# [Information supplied]

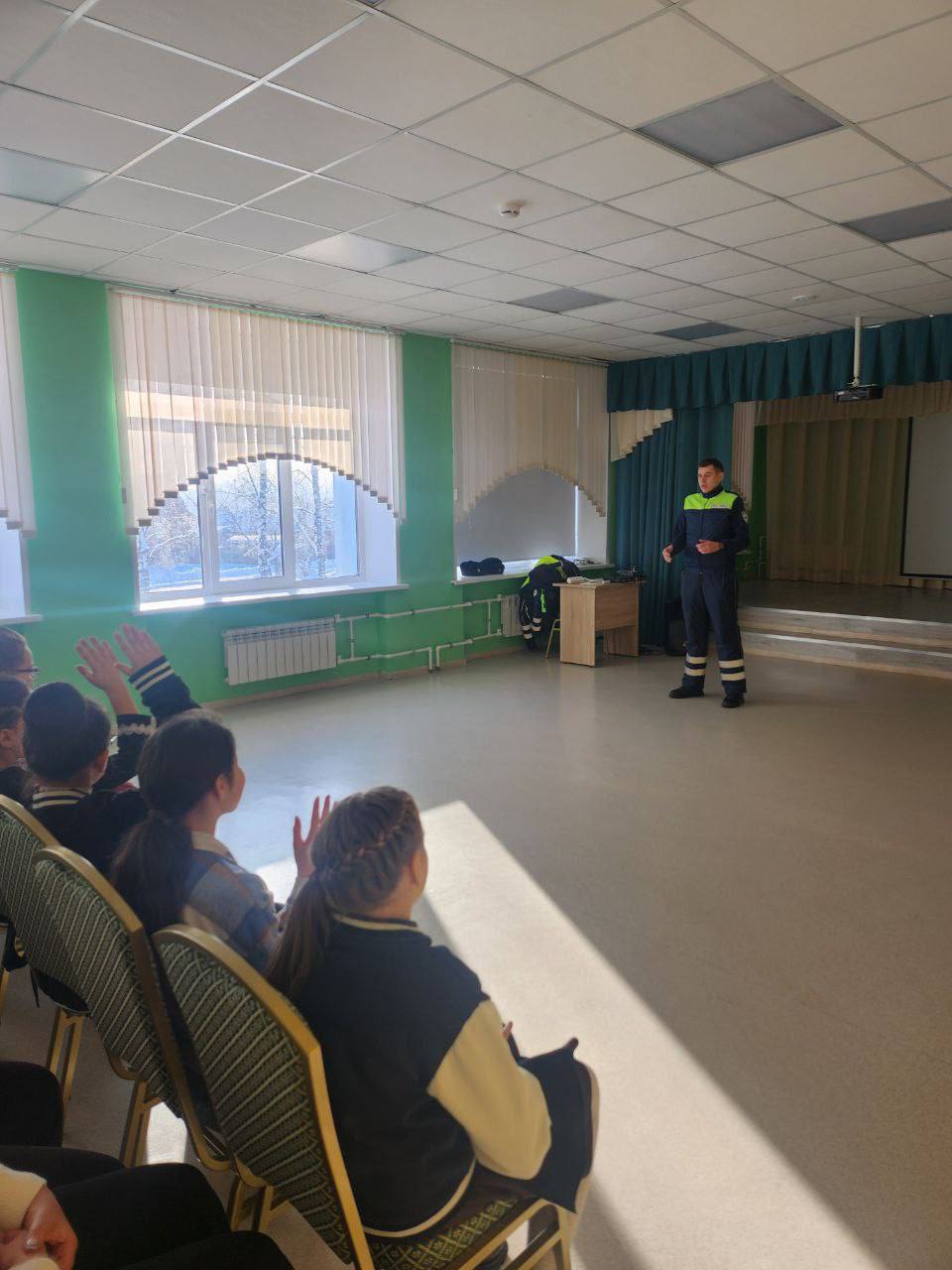 В школах региона Госавтоинспекция проводит уроки по дорожной безопасности В школах региона Госавтоинспекция проводит уроки по дорожной безопасности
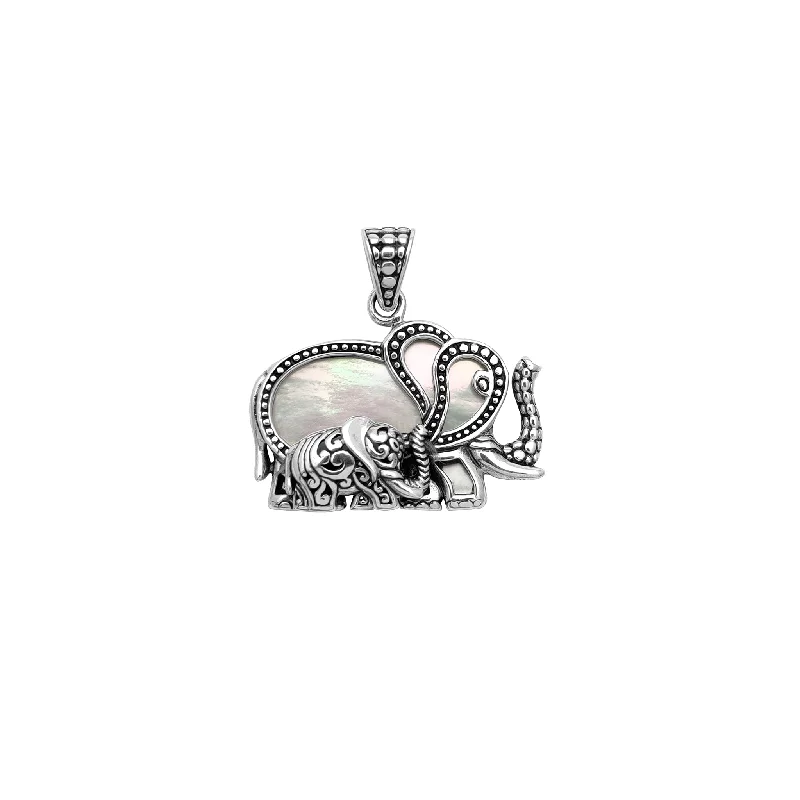 Vintage - Reproduction Cameo Pendant Necklace in Brass for Retro - Style LoversMother-of-Pearl Celtic Elephant Pendant (Silver) Vintage - Reproduction Cameo Pendant Necklace in Brass for Retro - Style LoversMother-of-Pearl Celtic Elephant Pendant (Silver)
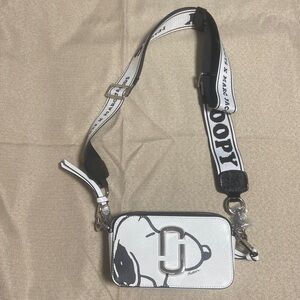 Brand New Marc Jacobs Snoopy Snapshot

# [Aim of the exercise]
Word for word, restate the whole listing and drop the images.

# [Output]
 В школах региона Госавтоинспекция проводит уроки по дорожной безопасности В школах региона Госавтоинспекция проводит уроки по дорожной безопасности
 Vintage - Reproduction Cameo Pendant Necklace in Brass for Retro - Style LoversMother-of-Pearl Celtic Elephant Pendant (Silver) Vintage - Reproduction Cameo Pendant Necklace in Brass for Retro - Style LoversMother-of-Pearl Celtic Elephant Pendant (Silver)
 Brand New Marc Jacobs Snoopy Snapshot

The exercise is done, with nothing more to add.